▶ _Document segment_
It’s happening. Four news stories on my AOL News and not a single one about that guy or showing his image. Instead, Biden edging his way into the media spotlight and when I read “Biden considering cabinet picks,” my body doesn’t grow hard with protective armor, wondering which absolutely incompetent heartless moron is going to wreak havoc in their appointed field.
The Circus of Incompetence is taking down the tent and getting out of town, and though four years too late, still not a moment too soon. We are only just beginning to realize the toll this has taken on our psyche, our bodies, our tender hearts. What a relief to read a few news stories that don’t assault you or outrage you or whittle your faith in the goodness of humanity down to a stub of a dull pencil. I took a moment today to imagine if the worst had happened and four more years of this relentless attack on basic human decency would have not only continued, but grown worse and knew that I wouldn’t feel as I do today, relaxed, enjoying the sound of the welcome rain, arranging a Zoom call with some of the first kids I taught 48 years ago knowing we wouldn’t have to spend a minute of our precious time wondering how we were going to survive another day of the nightmare, never mind another four years. Life in the pandemic is far from normal, but the slow return to the normal of waking up to the welcome of a day without putting on the armor to survive the attack, well, that is so much more meaningful to me than being able to go to an indoor restaurant or even teach a live Orff workshop. The constant dark cloud over the head, that constant earthquake tremor of the ground we walk on, that constant ear-splitting siren of alarm is changing. The sun is emerging, the birds are singing, the ground feels more solid and dependable. It is a relief beyond words, even as I try to find some to express it.

▶ _Given information_
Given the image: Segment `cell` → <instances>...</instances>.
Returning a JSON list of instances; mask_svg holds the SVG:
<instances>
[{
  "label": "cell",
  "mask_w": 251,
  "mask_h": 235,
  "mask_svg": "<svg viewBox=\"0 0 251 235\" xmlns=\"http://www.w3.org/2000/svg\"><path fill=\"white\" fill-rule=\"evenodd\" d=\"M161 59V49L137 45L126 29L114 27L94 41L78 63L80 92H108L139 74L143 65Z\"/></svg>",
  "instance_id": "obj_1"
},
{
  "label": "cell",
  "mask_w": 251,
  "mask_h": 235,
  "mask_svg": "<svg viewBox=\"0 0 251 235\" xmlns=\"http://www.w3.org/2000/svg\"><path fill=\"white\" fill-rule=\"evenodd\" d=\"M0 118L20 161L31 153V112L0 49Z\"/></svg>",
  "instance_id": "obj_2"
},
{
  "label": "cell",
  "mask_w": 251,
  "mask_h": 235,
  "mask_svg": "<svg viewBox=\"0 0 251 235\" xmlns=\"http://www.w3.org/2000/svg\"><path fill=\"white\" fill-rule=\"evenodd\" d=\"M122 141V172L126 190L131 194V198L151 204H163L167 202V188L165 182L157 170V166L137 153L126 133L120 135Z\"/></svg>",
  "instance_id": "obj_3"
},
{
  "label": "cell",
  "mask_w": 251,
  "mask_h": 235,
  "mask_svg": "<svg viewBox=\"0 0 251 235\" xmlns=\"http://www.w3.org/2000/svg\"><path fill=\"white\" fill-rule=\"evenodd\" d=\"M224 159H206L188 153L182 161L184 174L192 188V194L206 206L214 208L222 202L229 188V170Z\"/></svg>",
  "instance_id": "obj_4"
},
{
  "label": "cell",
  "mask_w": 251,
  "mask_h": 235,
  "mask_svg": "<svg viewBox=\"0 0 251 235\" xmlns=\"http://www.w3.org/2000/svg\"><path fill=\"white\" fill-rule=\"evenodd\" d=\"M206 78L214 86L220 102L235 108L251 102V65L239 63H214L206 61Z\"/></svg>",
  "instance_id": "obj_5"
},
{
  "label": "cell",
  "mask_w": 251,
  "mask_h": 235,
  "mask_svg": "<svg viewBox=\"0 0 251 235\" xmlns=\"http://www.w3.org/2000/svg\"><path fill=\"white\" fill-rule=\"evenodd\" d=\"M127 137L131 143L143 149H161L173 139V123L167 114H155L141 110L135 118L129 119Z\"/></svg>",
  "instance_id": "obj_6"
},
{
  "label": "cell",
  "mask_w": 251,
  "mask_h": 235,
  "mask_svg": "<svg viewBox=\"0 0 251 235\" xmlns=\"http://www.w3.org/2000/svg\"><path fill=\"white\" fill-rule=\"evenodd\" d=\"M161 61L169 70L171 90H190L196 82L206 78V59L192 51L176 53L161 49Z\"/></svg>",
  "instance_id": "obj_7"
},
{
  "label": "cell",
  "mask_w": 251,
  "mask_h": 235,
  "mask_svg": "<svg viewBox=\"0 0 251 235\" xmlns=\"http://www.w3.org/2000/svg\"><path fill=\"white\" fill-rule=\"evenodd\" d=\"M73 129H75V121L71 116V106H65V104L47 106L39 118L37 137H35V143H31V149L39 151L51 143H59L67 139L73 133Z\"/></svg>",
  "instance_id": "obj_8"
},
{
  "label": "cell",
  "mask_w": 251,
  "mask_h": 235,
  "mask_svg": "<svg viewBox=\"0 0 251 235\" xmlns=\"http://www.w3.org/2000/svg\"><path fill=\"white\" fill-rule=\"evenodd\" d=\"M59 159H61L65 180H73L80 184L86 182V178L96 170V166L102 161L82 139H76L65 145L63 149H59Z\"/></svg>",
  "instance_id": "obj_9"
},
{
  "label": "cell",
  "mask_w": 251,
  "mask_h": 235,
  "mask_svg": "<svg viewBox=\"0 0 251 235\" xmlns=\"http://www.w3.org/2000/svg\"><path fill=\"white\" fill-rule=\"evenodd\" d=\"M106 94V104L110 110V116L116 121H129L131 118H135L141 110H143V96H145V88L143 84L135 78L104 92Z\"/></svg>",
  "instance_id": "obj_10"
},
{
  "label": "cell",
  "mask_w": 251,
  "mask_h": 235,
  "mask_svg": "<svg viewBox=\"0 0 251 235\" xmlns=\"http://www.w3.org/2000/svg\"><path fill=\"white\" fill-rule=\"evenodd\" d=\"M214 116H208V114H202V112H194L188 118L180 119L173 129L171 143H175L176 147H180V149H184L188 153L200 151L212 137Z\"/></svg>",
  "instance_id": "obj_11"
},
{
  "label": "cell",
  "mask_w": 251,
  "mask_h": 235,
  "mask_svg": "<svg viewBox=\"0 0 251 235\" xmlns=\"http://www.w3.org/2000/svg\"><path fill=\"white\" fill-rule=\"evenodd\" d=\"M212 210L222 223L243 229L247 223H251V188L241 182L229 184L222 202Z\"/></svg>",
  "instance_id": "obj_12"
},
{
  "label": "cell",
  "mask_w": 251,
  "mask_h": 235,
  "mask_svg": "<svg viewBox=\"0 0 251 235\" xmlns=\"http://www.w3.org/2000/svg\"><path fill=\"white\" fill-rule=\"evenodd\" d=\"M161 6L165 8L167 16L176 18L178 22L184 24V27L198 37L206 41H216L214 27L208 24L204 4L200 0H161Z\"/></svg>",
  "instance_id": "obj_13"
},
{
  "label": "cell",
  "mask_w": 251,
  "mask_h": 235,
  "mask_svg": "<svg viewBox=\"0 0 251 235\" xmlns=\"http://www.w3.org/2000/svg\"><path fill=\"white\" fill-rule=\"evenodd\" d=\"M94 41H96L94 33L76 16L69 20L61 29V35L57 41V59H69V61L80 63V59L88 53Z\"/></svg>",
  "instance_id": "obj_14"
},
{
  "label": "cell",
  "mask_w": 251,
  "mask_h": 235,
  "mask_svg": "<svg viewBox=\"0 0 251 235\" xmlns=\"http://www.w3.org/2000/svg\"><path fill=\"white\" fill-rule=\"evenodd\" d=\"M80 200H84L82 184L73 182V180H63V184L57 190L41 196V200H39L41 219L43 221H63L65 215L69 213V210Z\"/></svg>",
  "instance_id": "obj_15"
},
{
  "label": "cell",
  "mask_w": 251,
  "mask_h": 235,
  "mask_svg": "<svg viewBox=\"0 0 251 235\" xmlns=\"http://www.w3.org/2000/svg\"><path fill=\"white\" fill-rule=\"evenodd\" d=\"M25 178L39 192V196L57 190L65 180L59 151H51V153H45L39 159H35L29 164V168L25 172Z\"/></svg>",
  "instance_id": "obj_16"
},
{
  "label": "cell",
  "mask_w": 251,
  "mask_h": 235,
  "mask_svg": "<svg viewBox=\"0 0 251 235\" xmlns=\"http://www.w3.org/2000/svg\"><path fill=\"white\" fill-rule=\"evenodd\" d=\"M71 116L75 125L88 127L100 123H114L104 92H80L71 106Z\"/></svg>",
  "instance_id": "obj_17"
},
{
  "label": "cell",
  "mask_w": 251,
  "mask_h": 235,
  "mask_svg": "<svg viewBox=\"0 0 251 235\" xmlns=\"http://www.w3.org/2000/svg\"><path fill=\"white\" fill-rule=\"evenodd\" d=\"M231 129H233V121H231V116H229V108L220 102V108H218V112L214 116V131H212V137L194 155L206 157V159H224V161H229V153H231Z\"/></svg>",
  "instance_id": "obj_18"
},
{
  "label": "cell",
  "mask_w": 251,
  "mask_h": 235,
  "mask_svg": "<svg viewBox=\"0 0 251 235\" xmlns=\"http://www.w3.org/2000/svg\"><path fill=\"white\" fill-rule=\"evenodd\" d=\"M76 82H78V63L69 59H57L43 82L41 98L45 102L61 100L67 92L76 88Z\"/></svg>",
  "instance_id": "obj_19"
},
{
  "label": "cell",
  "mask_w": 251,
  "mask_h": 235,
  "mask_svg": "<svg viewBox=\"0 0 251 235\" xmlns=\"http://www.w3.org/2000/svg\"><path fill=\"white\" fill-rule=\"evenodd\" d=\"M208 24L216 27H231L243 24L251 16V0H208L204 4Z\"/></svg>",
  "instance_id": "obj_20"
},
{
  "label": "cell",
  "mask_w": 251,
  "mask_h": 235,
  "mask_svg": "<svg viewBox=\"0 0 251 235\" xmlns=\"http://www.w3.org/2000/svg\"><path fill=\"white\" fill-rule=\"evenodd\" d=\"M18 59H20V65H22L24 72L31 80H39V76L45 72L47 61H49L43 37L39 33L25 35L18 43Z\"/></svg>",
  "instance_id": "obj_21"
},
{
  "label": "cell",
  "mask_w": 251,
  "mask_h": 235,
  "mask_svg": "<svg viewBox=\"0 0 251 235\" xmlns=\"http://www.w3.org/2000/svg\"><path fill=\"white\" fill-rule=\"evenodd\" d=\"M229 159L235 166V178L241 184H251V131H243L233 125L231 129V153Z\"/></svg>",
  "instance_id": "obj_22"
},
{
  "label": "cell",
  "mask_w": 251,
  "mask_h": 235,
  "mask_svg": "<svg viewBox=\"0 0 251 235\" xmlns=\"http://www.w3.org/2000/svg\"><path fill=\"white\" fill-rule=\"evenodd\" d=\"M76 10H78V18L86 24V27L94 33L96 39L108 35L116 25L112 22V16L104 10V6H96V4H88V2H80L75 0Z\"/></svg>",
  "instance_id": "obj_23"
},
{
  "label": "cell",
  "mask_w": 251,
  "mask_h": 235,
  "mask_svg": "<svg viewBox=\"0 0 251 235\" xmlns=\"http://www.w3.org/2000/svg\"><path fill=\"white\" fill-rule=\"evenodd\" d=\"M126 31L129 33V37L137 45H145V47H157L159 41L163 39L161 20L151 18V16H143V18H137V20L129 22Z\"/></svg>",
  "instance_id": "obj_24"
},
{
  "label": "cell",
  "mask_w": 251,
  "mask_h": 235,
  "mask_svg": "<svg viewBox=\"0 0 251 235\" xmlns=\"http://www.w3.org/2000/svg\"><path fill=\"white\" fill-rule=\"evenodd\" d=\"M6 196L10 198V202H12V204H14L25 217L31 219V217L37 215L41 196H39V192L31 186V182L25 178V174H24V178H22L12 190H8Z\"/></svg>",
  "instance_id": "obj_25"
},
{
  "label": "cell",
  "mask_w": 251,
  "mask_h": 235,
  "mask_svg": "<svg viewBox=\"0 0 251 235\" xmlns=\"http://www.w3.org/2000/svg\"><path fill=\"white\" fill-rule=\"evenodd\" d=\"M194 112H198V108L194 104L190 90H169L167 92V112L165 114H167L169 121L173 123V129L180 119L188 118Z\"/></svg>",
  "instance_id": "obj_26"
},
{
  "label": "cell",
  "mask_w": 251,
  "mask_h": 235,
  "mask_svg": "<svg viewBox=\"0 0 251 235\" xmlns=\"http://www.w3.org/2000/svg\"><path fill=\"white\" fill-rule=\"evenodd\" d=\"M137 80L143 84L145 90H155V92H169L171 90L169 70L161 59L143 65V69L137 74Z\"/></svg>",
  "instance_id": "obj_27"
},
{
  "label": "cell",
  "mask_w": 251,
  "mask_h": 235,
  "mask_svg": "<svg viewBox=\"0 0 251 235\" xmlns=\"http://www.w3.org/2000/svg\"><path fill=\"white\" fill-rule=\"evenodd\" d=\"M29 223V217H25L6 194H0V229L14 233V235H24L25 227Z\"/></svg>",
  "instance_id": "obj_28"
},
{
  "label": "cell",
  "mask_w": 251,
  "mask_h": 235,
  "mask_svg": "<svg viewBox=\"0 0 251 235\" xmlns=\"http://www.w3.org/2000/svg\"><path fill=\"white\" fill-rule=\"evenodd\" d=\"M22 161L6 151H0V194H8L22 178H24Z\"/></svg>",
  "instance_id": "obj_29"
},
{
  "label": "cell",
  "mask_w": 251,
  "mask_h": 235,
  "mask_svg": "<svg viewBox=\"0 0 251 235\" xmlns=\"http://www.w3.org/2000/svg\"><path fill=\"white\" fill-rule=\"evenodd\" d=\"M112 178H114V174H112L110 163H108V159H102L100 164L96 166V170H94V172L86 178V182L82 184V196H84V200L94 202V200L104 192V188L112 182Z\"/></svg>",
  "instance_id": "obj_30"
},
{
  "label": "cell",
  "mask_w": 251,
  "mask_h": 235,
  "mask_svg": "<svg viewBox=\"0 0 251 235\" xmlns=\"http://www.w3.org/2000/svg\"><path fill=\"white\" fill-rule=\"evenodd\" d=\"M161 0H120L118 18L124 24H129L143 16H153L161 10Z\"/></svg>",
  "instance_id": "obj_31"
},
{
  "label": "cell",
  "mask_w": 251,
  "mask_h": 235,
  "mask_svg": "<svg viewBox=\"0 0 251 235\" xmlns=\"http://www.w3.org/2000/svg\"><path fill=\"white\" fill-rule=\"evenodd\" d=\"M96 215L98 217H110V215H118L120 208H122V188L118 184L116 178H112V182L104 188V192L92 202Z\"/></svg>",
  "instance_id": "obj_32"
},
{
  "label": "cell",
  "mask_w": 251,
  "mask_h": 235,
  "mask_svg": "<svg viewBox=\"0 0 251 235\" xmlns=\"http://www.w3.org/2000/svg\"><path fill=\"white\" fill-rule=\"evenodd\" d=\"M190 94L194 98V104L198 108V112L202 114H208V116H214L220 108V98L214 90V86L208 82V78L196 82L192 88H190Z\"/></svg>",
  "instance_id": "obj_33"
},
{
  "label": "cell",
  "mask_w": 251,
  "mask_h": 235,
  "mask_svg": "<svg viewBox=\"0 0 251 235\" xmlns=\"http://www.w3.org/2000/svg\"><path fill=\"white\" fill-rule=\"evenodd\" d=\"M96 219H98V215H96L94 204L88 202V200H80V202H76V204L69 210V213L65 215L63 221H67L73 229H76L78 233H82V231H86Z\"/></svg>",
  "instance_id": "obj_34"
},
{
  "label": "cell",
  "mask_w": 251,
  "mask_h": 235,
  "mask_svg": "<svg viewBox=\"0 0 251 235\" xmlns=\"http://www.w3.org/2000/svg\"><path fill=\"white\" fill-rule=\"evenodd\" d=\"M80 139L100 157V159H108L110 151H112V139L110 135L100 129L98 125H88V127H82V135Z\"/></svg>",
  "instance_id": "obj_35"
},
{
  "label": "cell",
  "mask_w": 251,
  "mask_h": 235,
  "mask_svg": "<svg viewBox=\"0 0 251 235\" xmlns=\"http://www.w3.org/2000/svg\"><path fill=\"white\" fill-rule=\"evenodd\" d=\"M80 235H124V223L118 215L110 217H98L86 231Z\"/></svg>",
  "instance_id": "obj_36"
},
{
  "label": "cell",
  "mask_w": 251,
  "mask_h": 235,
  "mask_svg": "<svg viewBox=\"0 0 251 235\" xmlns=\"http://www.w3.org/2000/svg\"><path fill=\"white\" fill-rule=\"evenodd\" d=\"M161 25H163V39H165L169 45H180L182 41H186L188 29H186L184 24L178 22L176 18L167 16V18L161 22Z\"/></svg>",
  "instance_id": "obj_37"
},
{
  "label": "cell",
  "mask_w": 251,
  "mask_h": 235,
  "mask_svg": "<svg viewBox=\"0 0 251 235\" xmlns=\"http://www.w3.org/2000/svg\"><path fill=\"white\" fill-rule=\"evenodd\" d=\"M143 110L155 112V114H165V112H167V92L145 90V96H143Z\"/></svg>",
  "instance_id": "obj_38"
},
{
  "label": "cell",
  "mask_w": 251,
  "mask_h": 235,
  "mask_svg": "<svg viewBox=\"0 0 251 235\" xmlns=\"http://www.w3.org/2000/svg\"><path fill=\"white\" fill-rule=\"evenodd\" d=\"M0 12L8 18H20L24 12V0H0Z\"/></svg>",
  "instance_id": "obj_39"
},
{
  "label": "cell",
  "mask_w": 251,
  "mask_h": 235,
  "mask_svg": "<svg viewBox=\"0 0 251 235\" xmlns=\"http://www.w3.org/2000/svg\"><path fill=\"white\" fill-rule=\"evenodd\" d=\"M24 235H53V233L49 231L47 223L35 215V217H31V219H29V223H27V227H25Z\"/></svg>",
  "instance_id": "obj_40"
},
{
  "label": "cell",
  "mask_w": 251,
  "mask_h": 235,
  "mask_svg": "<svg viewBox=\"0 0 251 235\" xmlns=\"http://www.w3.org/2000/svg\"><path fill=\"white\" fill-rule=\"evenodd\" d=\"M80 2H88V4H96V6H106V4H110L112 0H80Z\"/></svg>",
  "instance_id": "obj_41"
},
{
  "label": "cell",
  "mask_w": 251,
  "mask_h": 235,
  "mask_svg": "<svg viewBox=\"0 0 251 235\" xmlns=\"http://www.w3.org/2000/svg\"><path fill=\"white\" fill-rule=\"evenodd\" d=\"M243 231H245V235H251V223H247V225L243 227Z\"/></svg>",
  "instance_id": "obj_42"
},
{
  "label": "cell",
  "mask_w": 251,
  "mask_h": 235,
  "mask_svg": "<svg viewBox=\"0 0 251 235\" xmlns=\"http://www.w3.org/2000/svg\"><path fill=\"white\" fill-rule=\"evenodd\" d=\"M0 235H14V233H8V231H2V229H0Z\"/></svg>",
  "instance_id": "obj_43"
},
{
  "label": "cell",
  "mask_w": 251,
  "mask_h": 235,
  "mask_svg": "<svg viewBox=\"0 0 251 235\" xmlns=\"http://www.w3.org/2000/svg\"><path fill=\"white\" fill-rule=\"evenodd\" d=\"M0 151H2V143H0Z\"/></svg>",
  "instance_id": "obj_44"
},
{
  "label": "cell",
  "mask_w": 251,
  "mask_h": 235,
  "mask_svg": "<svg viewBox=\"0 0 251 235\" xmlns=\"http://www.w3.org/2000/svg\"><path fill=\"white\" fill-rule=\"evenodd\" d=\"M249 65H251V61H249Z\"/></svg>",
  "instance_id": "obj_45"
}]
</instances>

▶ _Problem statement_
Decide whether each statement agrees with the reflection on the changed news above, answering yes or no and quoting the words from it that decide: 1. The writer saw four news stories on AOL News, none of them about "that guy." 2. The children on the planned Zoom call were taught by the writer 38 years ago. 3. The writer values being able to eat at an indoor restaurant more than the relief described.

▶ _Answer box_
1. Yes: "Four news stories on my AOL News and not a single one about that guy or showing his image."
2. No: "arranging a Zoom call with some of the first kids I taught 48 years ago"
3. No: "that is so much more meaningful to me than being able to go to an indoor restaurant or even teach a live Orff workshop."